**The tasks:**
1: Reproduce the passage of the earnings call excerpt between "So really nice" and "of Fox Advisors.", inclusive.
2: Report every line of the records that contains the word "with".

**Page excerpt:**
=====

The one thing that I guess I didn't talk about when it comes to who our customers are, they are the hyperscalers, they are the semi companies. It's pretty broad-based, similar to like we had in the cloud. And the other thing that's just as important is how you play in the ecosystem to the other people that actually have to make the architecture come to life, the other players that make acceleration chips and other silicon solutions that are very important as well. So we do have engagement across that. And I do think it's not concentrated on one customer, it's really across the ecosystem, and that's what I'm really proud of what the team has done.

So I think you're going to continue to see our revenue increase in this area. We've been investing, as I said in the prepared comments, around engineering skills to make sure we have the capacity to really support these ramps. And it's going to probably be the biggest growth driver for us next year, as you look at '25 clearly with what we've laid out for you.

Operator

Next question comes from the line of Wamsi Mohan from Bank of America.

W
Wamsi Mohan
analyst

Terrence, I was hoping maybe you could unpack your comment on the content outgrowth in Asia. That sounded closer to 10 points of outgrowth. I was wondering, how much of that is coming from EV mix versus increased electronification in that region? And do you see those trends sustaining in fiscal '25 as well?

T
Terrence Curtin
executive

Yes. A couple of things. I think what's important is, first off, being -- when we sit here today and you think about Asia, Asia is very much -- it's our largest revenue region. It's also where the vast majority of the EVs are made. And if you look at just last year, Wamsi, there were 4 million more electric vehicles made last year. They were all made in Asia, while the West was sideways and slightly down from a production perspective. And when you look at overall Asia car production, it was up mid-single digits. Our revenue was up mid-double digit.

So really nice content outperformance. Certainly, it's the EV momentum. It is also data in the vehicles. A Chinese vehicle as well as any Asian vehicle, you look at the software that's getting put into them, that needs more data connectivity in the car as well as the architecture continue to evolve. So the outperformance is both EV as well as everything we get from a content across all powertrains. And we do expect that you're going to continue to see EV production growth probably similar in the units that we had this year, around 4 million units. That's going to be mainly driven by Asia, and we feel very well positioned for that.

Operator

Question comes from Steven Fox of Fox Advisors.

S
Steven Fox
analyst

I was wondering if you could help us maybe reset a little bit on the new segments that you're switching to this year in terms of just how to think about growth by the 2 segments, maybe margin expansion and how it maybe compares on a pro forma basis to what you just reported?

T
Terrence Curtin
executive

Yes. A couple of things. We will, as Sujal said in his premade remarks, we're going to give you all data through an 8-K later in the quarter, Steve. So when you sit there and when you think about the growth, it's really combining the IS and the CS segment today together. And I think that will be a good baseline until we get that out. I do think when you look back at this year, you see a couple of things.

=====

Records from a spatial question set
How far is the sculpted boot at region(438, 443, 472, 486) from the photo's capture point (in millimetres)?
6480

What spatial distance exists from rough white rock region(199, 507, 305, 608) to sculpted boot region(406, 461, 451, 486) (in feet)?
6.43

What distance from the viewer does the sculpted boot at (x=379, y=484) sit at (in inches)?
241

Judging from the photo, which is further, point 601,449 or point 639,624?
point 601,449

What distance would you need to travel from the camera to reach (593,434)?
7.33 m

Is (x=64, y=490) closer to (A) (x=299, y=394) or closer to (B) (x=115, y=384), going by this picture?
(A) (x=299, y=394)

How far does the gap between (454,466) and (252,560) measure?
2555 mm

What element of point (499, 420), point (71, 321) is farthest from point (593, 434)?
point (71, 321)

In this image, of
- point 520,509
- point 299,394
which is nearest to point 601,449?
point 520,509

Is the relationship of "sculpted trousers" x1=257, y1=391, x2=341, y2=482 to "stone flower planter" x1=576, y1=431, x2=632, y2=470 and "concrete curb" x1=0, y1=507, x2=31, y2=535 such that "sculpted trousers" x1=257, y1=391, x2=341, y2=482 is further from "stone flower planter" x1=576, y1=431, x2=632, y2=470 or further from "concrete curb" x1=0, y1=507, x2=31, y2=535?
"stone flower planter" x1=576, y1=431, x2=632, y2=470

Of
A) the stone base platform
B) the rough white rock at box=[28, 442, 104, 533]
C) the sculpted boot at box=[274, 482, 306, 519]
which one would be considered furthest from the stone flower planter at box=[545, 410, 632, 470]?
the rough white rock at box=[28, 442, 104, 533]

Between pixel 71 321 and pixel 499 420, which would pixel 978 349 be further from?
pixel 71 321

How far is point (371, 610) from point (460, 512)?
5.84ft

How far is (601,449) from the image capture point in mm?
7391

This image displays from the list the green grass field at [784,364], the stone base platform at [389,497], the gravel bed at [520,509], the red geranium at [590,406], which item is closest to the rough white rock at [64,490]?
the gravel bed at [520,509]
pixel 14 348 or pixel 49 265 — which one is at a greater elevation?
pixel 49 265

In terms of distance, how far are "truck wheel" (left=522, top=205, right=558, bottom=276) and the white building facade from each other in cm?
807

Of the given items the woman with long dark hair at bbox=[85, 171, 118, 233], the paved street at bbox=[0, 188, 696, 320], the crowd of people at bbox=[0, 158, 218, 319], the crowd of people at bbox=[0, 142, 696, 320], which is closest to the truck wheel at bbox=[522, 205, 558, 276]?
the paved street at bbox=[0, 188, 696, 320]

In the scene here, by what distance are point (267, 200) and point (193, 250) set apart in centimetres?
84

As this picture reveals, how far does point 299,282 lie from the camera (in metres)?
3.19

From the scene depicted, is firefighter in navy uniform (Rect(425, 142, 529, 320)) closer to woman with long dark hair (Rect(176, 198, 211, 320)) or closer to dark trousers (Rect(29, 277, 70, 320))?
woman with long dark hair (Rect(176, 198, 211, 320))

=====

**Results of the tasks:**
1:
So really nice content outperformance. Certainly, it's the EV momentum. It is also data in the vehicles. A Chinese vehicle as well as any Asian vehicle, you look at the software that's getting put into them, that needs more data connectivity in the car as well as the architecture continue to evolve. So the outperformance is both EV as well as everything we get from a content across all powertrains. And we do expect that you're going to continue to see EV production growth probably similar in the units that we had this year, around 4 million units. That's going to be mainly driven by Asia, and we feel very well positioned for that.

Operator

Question comes from Steven Fox of Fox Advisors.

2:
Of the given items the woman with long dark hair at bbox=[85, 171, 118, 233], the paved street at bbox=[0, 188, 696, 320], the crowd of people at bbox=[0, 158, 218, 319], the crowd of people at bbox=[0, 142, 696, 320], which is closest to the truck wheel at bbox=[522, 205, 558, 276]?
From the scene depicted, is firefighter in navy uniform (Rect(425, 142, 529, 320)) closer to woman with long dark hair (Rect(176, 198, 211, 320)) or closer to dark trousers (Rect(29, 277, 70, 320))?
woman with long dark hair (Rect(176, 198, 211, 320))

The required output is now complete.